■ Dataset entries ■
"""
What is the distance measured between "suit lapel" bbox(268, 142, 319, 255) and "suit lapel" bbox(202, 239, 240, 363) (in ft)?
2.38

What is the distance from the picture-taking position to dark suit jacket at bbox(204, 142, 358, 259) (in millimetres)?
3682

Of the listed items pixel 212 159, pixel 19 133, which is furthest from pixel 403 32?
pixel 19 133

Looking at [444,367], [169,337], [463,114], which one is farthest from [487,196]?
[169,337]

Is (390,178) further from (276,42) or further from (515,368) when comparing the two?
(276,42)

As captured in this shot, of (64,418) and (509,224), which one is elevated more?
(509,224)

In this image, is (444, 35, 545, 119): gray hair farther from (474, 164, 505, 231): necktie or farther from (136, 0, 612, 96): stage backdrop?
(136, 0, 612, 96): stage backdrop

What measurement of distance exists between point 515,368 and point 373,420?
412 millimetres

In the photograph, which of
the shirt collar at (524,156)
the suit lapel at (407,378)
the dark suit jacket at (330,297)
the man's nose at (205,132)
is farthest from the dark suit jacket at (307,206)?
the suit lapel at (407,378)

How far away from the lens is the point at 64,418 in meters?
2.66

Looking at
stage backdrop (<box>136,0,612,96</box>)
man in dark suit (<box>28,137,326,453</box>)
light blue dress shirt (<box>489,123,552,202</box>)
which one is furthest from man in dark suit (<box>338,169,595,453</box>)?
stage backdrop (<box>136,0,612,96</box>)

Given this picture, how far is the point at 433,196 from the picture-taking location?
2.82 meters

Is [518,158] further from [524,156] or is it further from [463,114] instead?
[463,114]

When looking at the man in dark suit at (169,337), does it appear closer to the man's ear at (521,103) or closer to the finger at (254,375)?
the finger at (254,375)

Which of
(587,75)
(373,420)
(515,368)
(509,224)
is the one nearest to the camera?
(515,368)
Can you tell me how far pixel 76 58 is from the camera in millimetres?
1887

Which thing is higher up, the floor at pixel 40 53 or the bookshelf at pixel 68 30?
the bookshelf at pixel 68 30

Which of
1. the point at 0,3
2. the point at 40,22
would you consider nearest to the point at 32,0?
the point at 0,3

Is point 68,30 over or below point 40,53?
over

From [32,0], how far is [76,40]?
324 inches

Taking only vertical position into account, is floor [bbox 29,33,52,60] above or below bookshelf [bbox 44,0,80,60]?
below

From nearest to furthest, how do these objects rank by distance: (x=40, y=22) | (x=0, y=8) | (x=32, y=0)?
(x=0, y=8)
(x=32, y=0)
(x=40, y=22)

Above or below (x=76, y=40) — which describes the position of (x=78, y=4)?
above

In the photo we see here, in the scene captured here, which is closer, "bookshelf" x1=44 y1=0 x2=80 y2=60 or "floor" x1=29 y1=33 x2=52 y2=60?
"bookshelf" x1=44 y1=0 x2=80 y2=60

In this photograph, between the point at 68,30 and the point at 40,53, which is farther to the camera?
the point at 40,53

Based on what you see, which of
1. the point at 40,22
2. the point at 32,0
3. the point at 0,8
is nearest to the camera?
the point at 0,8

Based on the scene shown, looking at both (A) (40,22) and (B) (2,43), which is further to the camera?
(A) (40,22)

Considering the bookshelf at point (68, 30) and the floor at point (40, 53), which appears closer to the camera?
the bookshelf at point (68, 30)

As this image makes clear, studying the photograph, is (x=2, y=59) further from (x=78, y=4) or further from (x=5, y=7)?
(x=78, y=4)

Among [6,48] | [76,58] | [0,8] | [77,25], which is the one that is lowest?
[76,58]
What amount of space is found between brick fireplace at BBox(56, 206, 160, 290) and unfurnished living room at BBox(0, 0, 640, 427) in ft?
"""
■ What is asked ■
Reproduce every line of the material above verbatim, changing nothing.

■ Result for this task ■
What is the distance measured between "suit lapel" bbox(268, 142, 319, 255) and "suit lapel" bbox(202, 239, 240, 363) (in ft)?
2.38

What is the distance from the picture-taking position to dark suit jacket at bbox(204, 142, 358, 259) (in millimetres)?
3682

Of the listed items pixel 212 159, pixel 19 133, which is furthest from pixel 403 32?
pixel 19 133

Looking at [444,367], [169,337], [463,114], which one is farthest from [487,196]?
[169,337]

Is (390,178) further from (276,42) or further from (515,368) when comparing the two?
(276,42)

As captured in this shot, of (64,418) and (509,224), which one is elevated more?
(509,224)

In this image, is (444, 35, 545, 119): gray hair farther from (474, 164, 505, 231): necktie or farther from (136, 0, 612, 96): stage backdrop?
(136, 0, 612, 96): stage backdrop

What measurement of distance exists between point 515,368 and point 373,420?
412 millimetres

In the photograph, which of
the shirt collar at (524,156)
the suit lapel at (407,378)
the dark suit jacket at (330,297)
the man's nose at (205,132)
is farthest from the dark suit jacket at (307,206)?
the suit lapel at (407,378)

How far away from the lens is the point at 64,418 in meters?
2.66

Looking at
stage backdrop (<box>136,0,612,96</box>)
man in dark suit (<box>28,137,326,453</box>)
light blue dress shirt (<box>489,123,552,202</box>)
which one is furthest from man in dark suit (<box>338,169,595,453</box>)?
stage backdrop (<box>136,0,612,96</box>)

Given this picture, how far is the point at 433,196 from the picture-taking location?
2.82 meters

Is [518,158] further from [524,156] or is it further from [463,114] instead?
[463,114]

When looking at the man in dark suit at (169,337), does it appear closer to the man's ear at (521,103) or closer to the finger at (254,375)?
the finger at (254,375)

Which of
(587,75)
(373,420)
(515,368)
(509,224)
is the one nearest to the camera?
(515,368)
Can you tell me how far pixel 76 58 is from the camera in millimetres?
1887

Which thing is higher up, the floor at pixel 40 53 or the bookshelf at pixel 68 30?
the bookshelf at pixel 68 30

Which of
1. the point at 0,3
2. the point at 40,22
would you consider nearest to the point at 32,0?
the point at 0,3

Is point 68,30 over or below point 40,53?
over

From [32,0], how far is [76,40]?
324 inches

Taking only vertical position into account, is floor [bbox 29,33,52,60] above or below bookshelf [bbox 44,0,80,60]?
below

From nearest to furthest, how do these objects rank by distance: (x=40, y=22) | (x=0, y=8) | (x=32, y=0)?
(x=0, y=8)
(x=32, y=0)
(x=40, y=22)

Above or below (x=76, y=40) — which describes the position of (x=78, y=4)?
above

In the photo we see here, in the scene captured here, which is closer, "bookshelf" x1=44 y1=0 x2=80 y2=60 or "floor" x1=29 y1=33 x2=52 y2=60?
"bookshelf" x1=44 y1=0 x2=80 y2=60

In this photograph, between the point at 68,30 and the point at 40,53, which is farther to the camera?
the point at 40,53

Based on what you see, which of
1. the point at 40,22
2. the point at 32,0
3. the point at 0,8
is nearest to the camera?
the point at 0,8

Based on the scene shown, looking at both (A) (40,22) and (B) (2,43), which is further to the camera?
(A) (40,22)

Considering the bookshelf at point (68, 30) and the floor at point (40, 53), which appears closer to the camera?
the bookshelf at point (68, 30)

As this image makes clear, studying the photograph, is (x=2, y=59) further from (x=78, y=4) or further from (x=5, y=7)?
(x=78, y=4)

Among [6,48] | [76,58] | [0,8] | [77,25], which is the one that is lowest?
[76,58]
What amount of space is found between brick fireplace at BBox(56, 206, 160, 290) and unfurnished living room at BBox(0, 0, 640, 427) in ft?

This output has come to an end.